» EXERCISE OBJECTIVE: In this exercise, return the whole listing exactly, excluding any images.

» DATA TO PROCESS:

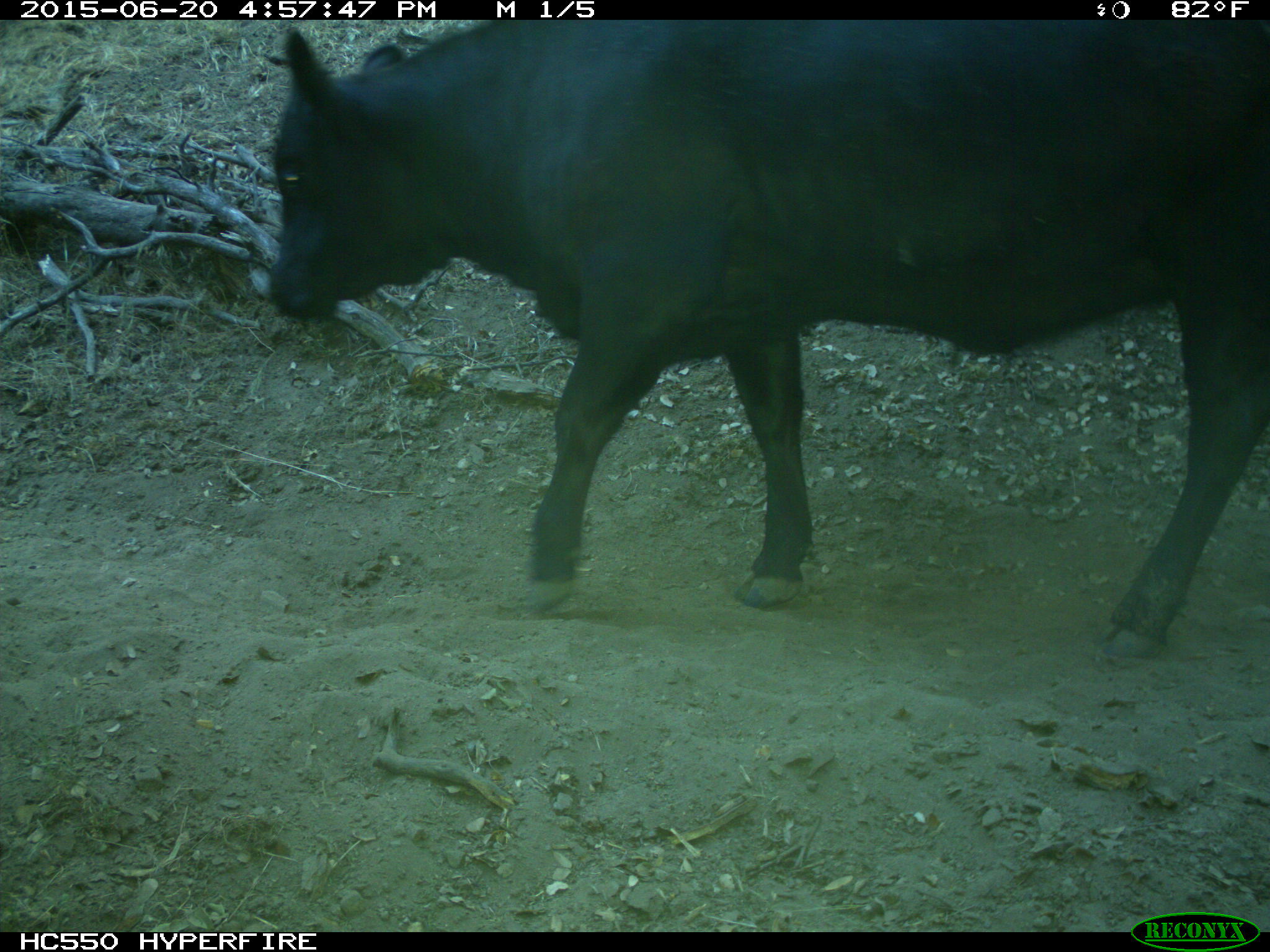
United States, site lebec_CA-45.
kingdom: Animalia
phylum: Chordata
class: Mammalia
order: Artiodactyla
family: Bovidae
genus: Bos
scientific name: Bos taurus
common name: domestic cow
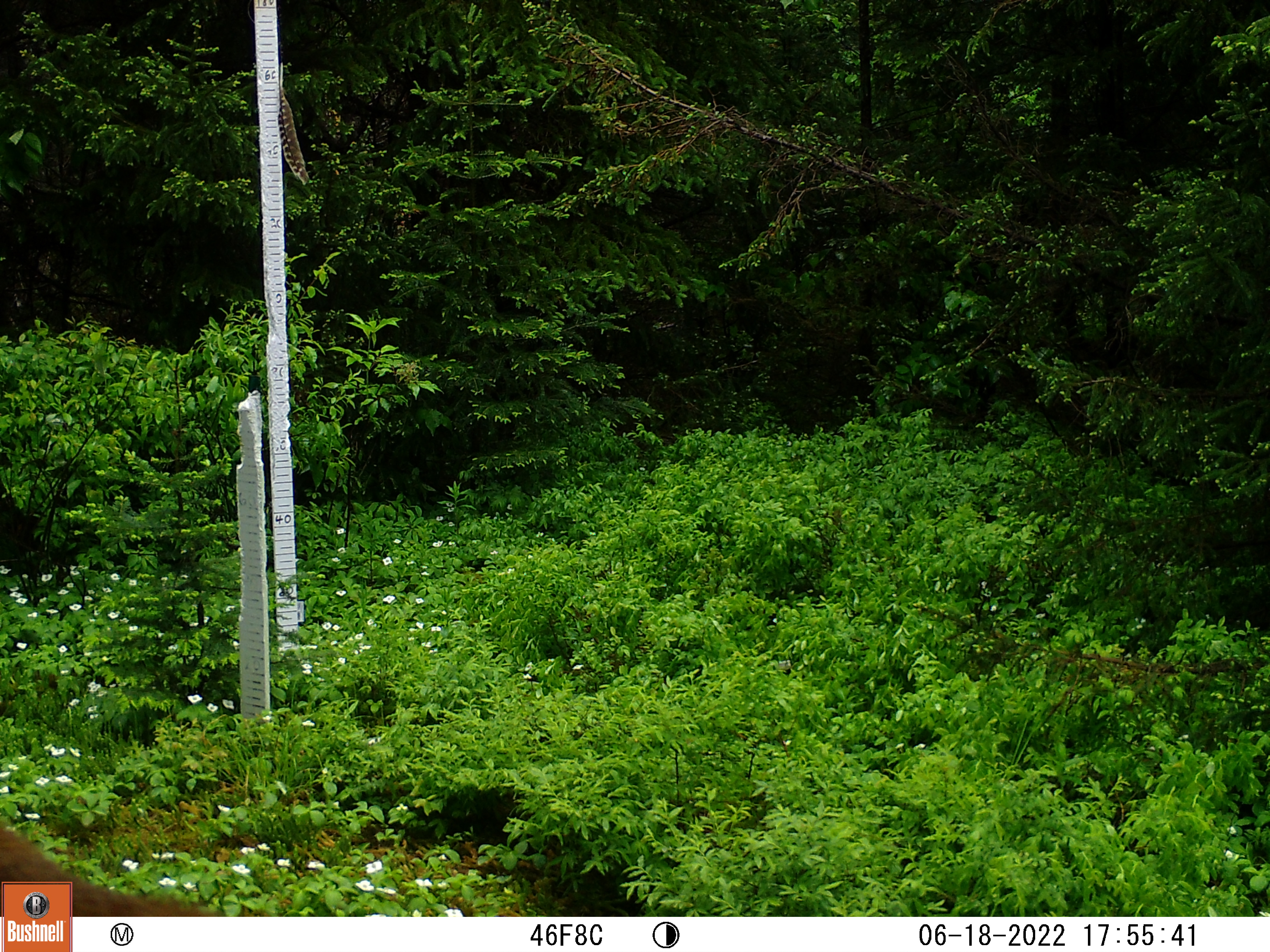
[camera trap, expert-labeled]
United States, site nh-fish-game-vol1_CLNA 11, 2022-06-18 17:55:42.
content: unidentified animal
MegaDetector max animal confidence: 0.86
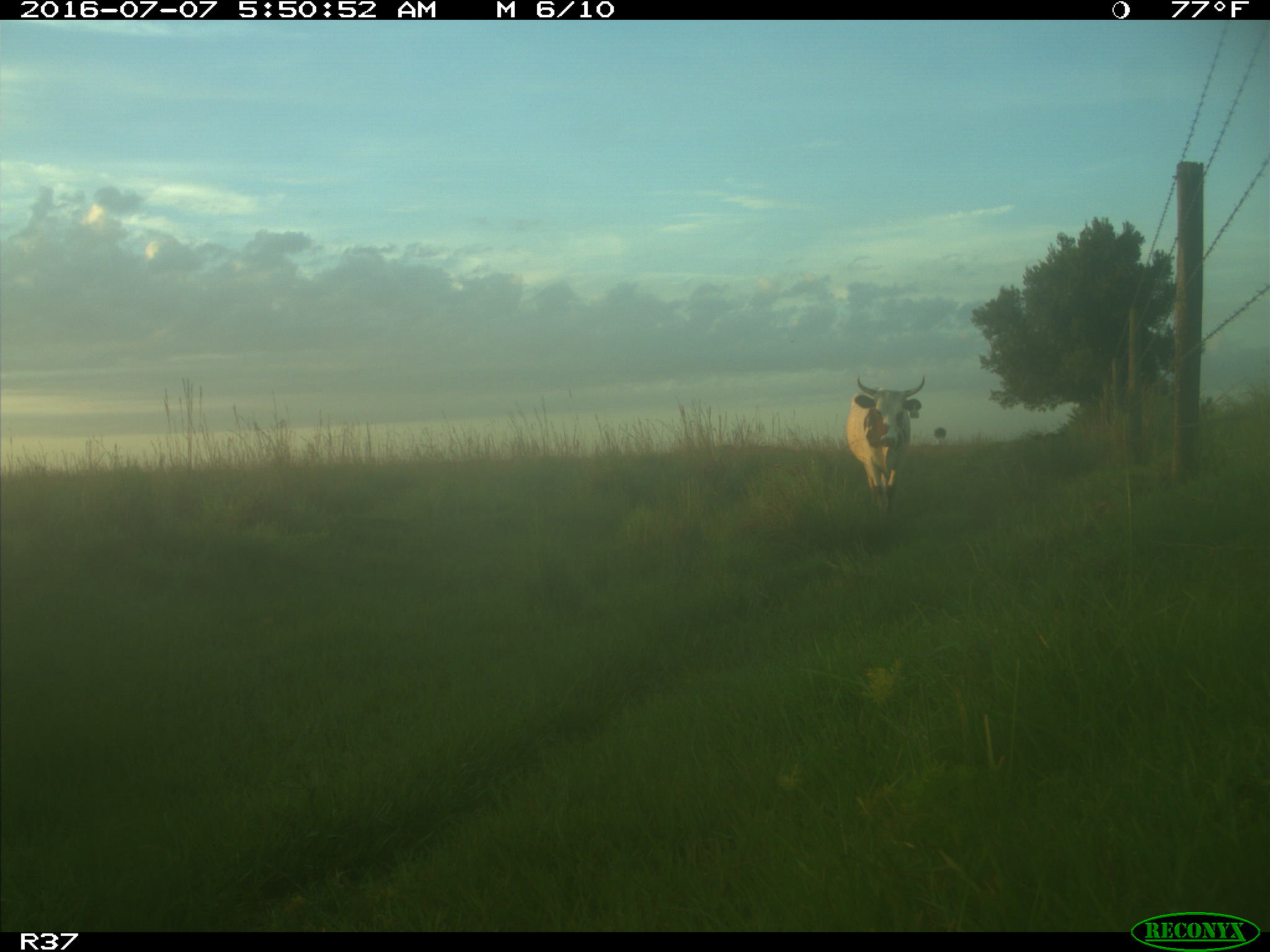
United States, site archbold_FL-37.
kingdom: Animalia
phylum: Chordata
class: Mammalia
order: Artiodactyla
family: Bovidae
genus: Bos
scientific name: Bos taurus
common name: domestic cow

» OUTPUT OF THE EXERCISE:
United States, site lebec_CA-45.
kingdom: Animalia
phylum: Chordata
class: Mammalia
order: Artiodactyla
family: Bovidae
genus: Bos
scientific name: Bos taurus
common name: domestic cow
[camera trap, expert-labeled]
United States, site nh-fish-game-vol1_CLNA 11, 2022-06-18 17:55:42.
content: unidentified animal
MegaDetector max animal confidence: 0.86
United States, site archbold_FL-37.
kingdom: Animalia
phylum: Chordata
class: Mammalia
order: Artiodactyla
family: Bovidae
genus: Bos
scientific name: Bos taurus
common name: domestic cow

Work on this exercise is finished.